Fixes https://github.com/dotnet/corefx/issues/24607 Remaining debt (cut for time): Parsing Intgers with the "N" format https://github.com/dotnet/corefx/issues/24986 Some questions to be resolved as to whether to be compatible (BCL doesn't care where you put the commas) or correct. Format of floating point is still a wrapper hack https://github.com/dotnet/corefx/issues/25077 The portable DoubleToNumber() code was never ported to C# (though the big block comment advertising it was).

- Move StandardFormat to System.Buffers - Mark it readonly - Fix spelling: "Seperator" - Deduplicate namespace in ref .cs

- Assert that a culture-invariant ToString() on double produced ASCII characters only - Add magic literal comments for the 4-byte compares in DateTimeOffset parsing. - More "seperator" vs. "separator" - Rename formatter benchmarks to be you know, "formatter"-like.

- Improve perf of long.MinValue path in TryFormat(long) - Make TryParseDateTimeOffset compare exact casing for Rfx1123 formats ('R' and 'l')

- Lots of small items in the last round of feedback.

Removed the extra allocations from this path (though I still can't imagine anyone who cares enough about perf to use this parser wanting to use these apis) and addressed the outstanding feedback surrounding these. Removed the 1.2% false positive noise from Utf8Parser code coverage. It's now at 100%.

ahsonkhan · 2017-11-07T21:21:37Z

src/System.Memory/src/System/Buffers/Text/Utf8Formatter/Utf8Formatter.Date.cs

@@ -121,7 +121,7 @@ public static bool TryFormat(DateTimeOffset value, Span<byte> buffer, out int by
                    return TryFormatDateTimeG(value.DateTime, offset, buffer, out bytesWritten);

                default:
-                    throw new FormatException(SR.Argument_BadFormatSpecifier);
+                    return ThrowHelper.TryFormatThrowFormatException(out bytesWritten);


nit: assign bytesWritten to default outside the switch statement so that we don't have to have an out parameter on the ThrowHelper. It looks strange that it is returning an out parameter.

◆ ◆ ◆

Required action
In the .NET pull request excerpt, which namespace was StandardFormat moved to? Please answer in a few words. The listing comes from a separate source.

Provided material
◆ ◆ ◆

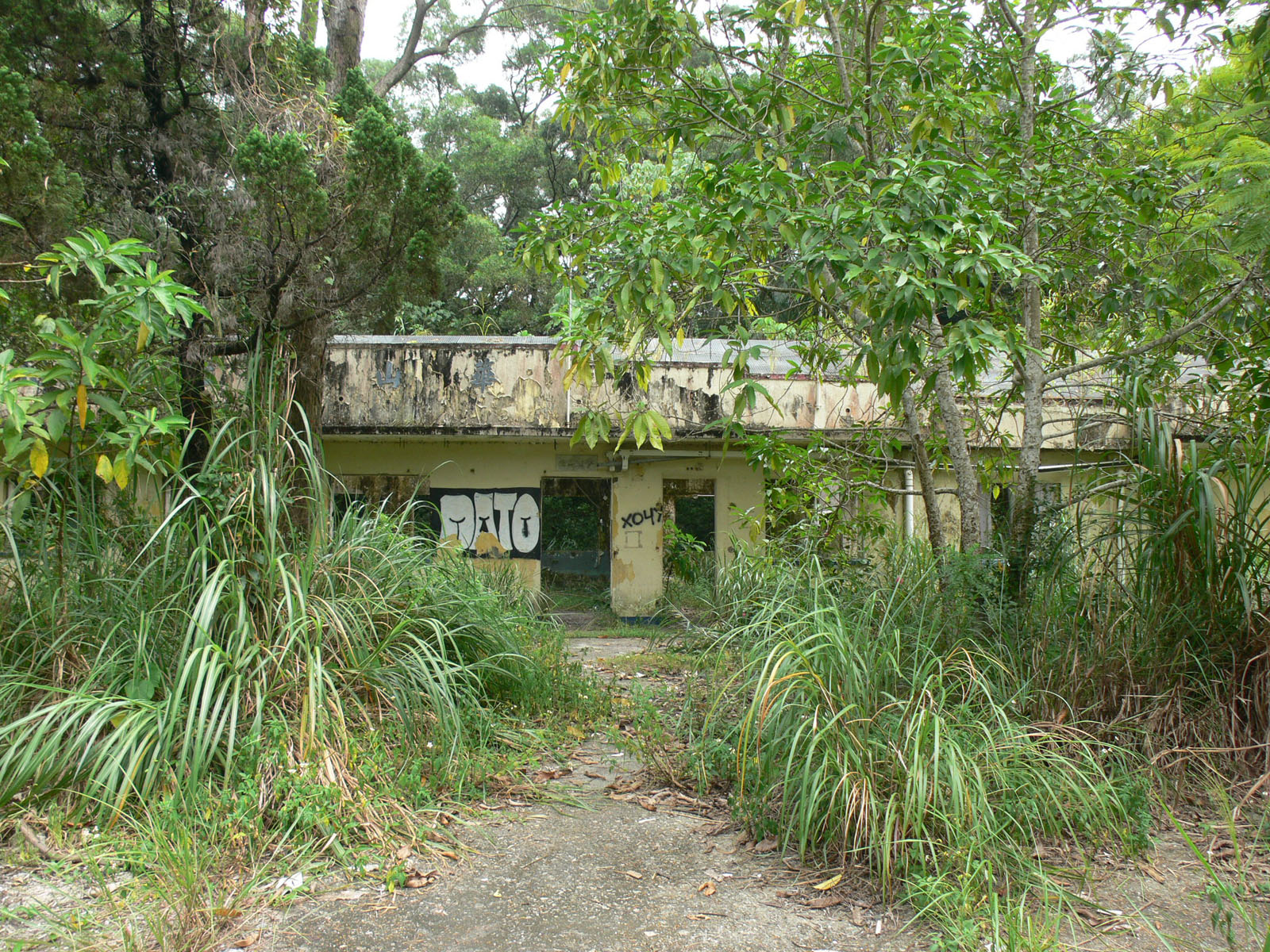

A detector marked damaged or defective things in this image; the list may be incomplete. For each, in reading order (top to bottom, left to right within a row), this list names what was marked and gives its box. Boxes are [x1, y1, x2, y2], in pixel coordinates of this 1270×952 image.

◆ ◆ ◆

Answer for this exercise
System.Buffers